Maybe it's obvious, but you can read the shape from the tensor object, so no need to hard-code in 1000 or 1024, etc. Based on leung85's example (sorry for long lines):
// Create your classifier: let classifier = knnClassifier.create(); // Add some examples: classifier.addExample(...); // Save it to a string: let str = JSON.stringify( Object.entries(classifier.getClassifierDataset()).map(([label, data])=>[label, Array.from(data.dataSync()), data.shape]) ); // Load it back into a fresh classifier: classifier = knnClassifier.create(); classifier.setClassifierDataset( Object.fromEntries( JSON.parse(str).map(([label, data, shape])=>[label, tf.tensor(data, shape)]) ) );
Thx. It works for me.
We should add save() and load() methods to KnnClassifier. They can take the same url/path format as model.save().

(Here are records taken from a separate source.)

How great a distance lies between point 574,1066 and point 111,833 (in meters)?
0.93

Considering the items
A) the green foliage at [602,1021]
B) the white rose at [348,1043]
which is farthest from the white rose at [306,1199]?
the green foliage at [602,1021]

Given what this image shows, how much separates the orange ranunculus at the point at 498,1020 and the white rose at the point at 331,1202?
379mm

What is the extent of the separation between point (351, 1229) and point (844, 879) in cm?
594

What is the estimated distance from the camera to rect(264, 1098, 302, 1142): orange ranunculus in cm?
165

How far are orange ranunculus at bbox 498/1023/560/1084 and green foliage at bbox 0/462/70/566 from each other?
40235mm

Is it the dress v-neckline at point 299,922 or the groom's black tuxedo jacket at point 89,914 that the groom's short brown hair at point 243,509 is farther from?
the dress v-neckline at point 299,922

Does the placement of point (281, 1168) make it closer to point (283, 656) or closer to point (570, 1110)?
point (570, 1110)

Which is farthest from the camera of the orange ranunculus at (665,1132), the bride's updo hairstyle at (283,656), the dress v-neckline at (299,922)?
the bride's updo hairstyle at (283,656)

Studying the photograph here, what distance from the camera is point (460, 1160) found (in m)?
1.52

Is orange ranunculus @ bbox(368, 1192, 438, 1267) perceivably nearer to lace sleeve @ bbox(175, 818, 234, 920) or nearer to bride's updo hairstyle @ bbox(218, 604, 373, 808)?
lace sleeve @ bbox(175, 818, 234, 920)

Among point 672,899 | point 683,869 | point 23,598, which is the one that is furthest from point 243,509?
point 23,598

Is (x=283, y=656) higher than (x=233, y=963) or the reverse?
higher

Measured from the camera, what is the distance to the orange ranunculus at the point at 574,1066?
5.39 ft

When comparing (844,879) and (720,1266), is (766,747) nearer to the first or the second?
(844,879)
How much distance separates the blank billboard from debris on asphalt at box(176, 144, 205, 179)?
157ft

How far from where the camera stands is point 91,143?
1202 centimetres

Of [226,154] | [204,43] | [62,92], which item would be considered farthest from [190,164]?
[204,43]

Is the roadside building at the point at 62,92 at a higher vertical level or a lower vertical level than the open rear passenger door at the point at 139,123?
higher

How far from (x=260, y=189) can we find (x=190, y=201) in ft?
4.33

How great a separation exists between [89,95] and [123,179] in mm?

See discussion for motivation and context.
Internally we can make an empty model with non-trainable weights and use the existing model.save() infrastructure to save it.
Long term, we should have a generic tf.save(), tf.load() method that can take an dict of tensor names to tensors and save them.
cc @tafsiri @caisq in case I missed something from our discussion.